Comment bien de temps suis-je resté allongé là ? Je ne sais pas. Dieu seul sait comment j’ai trouvé la force de me relever et de m’éloigner de cet endroit, qui était à la fois le plus triste et le précieux de la Terre. Je vécus une heure d’angoisse tout aussi intense que celle qui avait suivi le moment où j’avais appris que je ne reverrais jamais plus mon petit gars, même si sa nature était différente. Tandis que je traversais à nouveau ce champ empreint de mélancolie, ses tertres et ses croix blanches à perte de vue m’ont apporté une sorte de consolation tragique.

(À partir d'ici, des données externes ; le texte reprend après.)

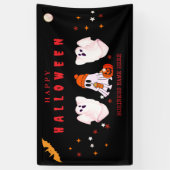 ハロウィンパーティーのカスタムデザイン・スモールビジネス用ロゴ 横断幕 (縦)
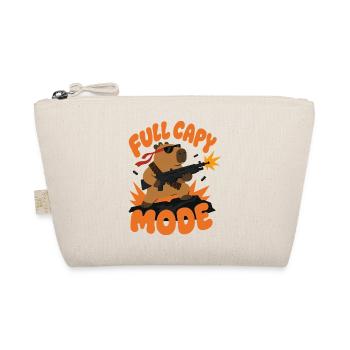 Capybara Action – Full Capy Mode - Bio-Täschchen - Natur - Vorne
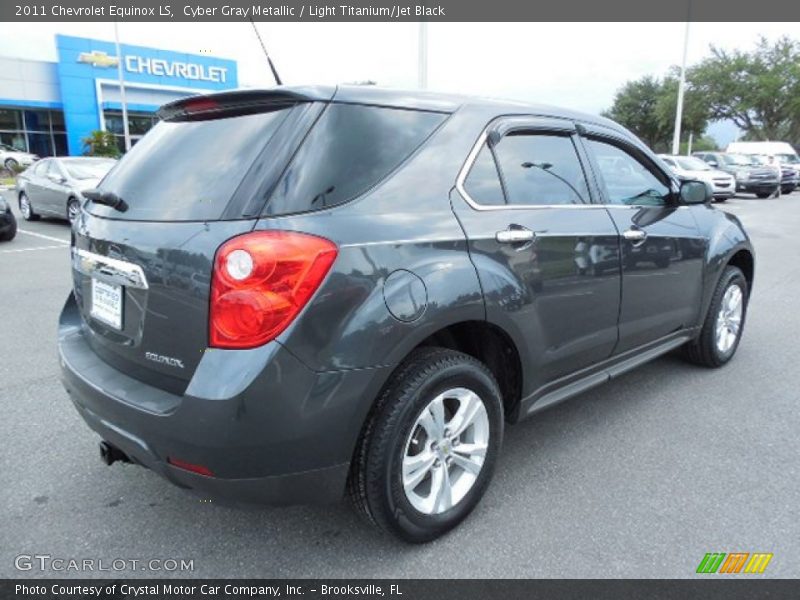 Cyber Gray Metallic / Light Titanium/Jet Black 2011 Chevrolet Equinox LS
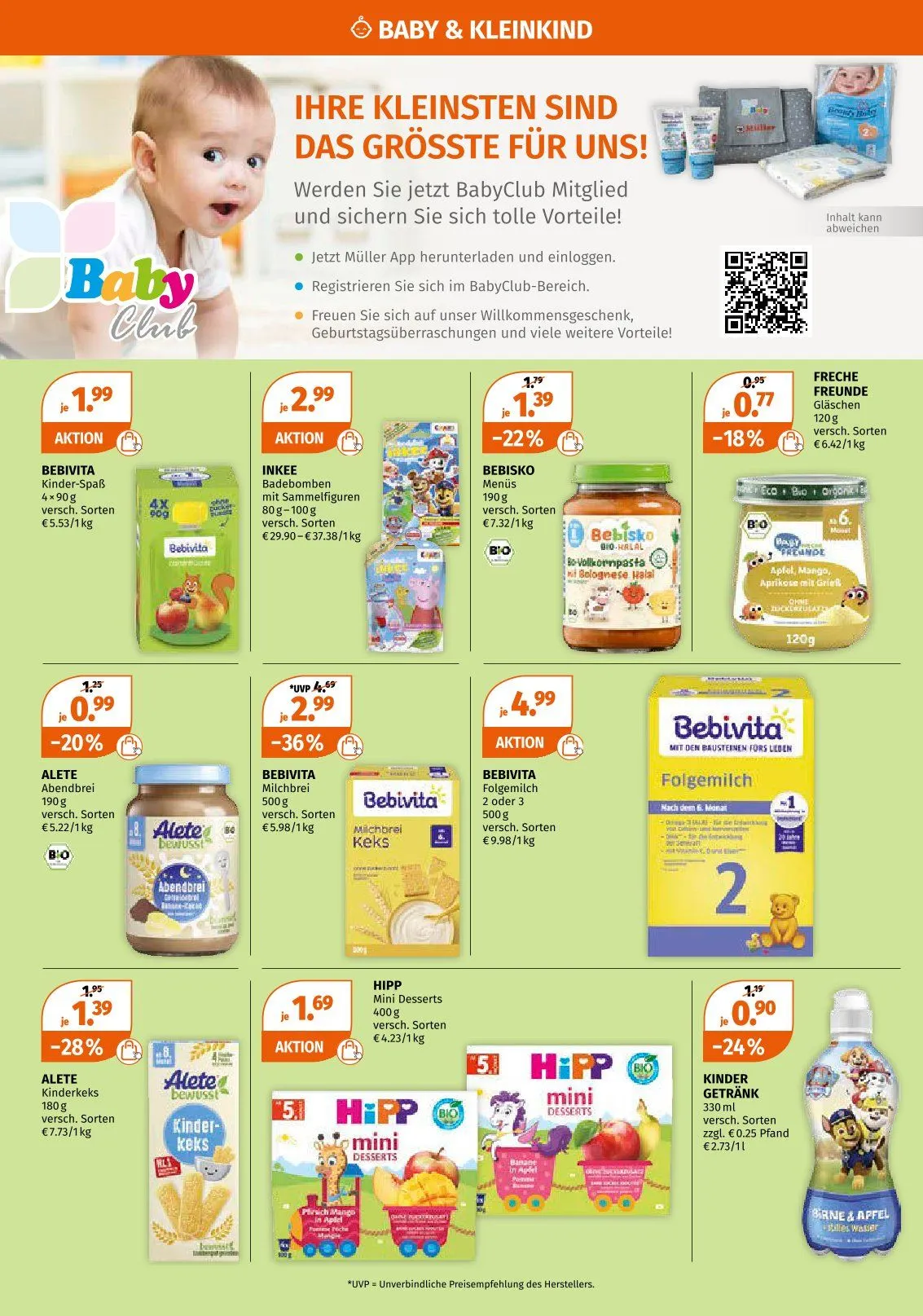 Müller Angebote von 1. Dezember bis 6. Dezember 2025 - Prospekt seite 15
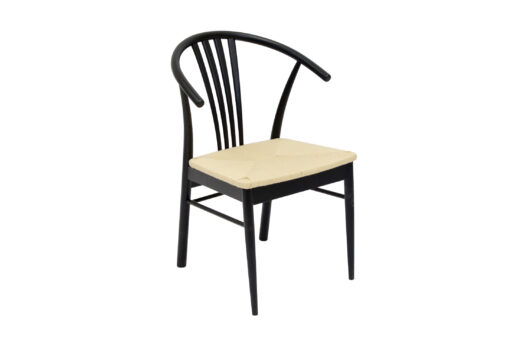 GRACE Dining Chair in Black/Natural - Image 2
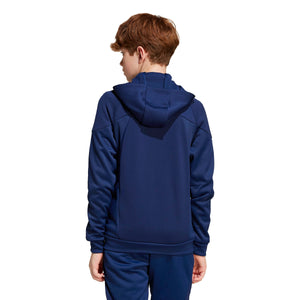 ADI JR TIRO 25 FULL ZIP HOODY TEAM NAVY BLUE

Je pensais à tous les coeurs brisés au pays. Ils étaient nombreux à attendre le jour où eux aussi – eux aussi – pourraient venir en France et se jeter, comme je l’avais fait, sur quelque tertre de terre brune ! Combien priaient pour qu’arrive le jour où ils pourraient reposer leurs yeux sur une croix blanche, comme je l’avais fait, et prendre un peu de la terre où elle était plantée pour la déposer dans un endroit sacré à Grande-Bretagne ?
(…)
Je reviendrai régulièrement en France pour me recueillir sur sa tombe. Tant que je vivrai, cette colline sera le sanctuaire où je viendrai en pèlerinage. Le temps viendra où je pourrai être accompagné de sa mère et nous nous agenouillerons ensemble devant sa tombe.
En attendant, les fleurs sauvages, les grandes herbes et les nombreux petits buissons de cette plaine le protègeront, lui et tous les autres braves soldats morts pour Dieu et le drapeau.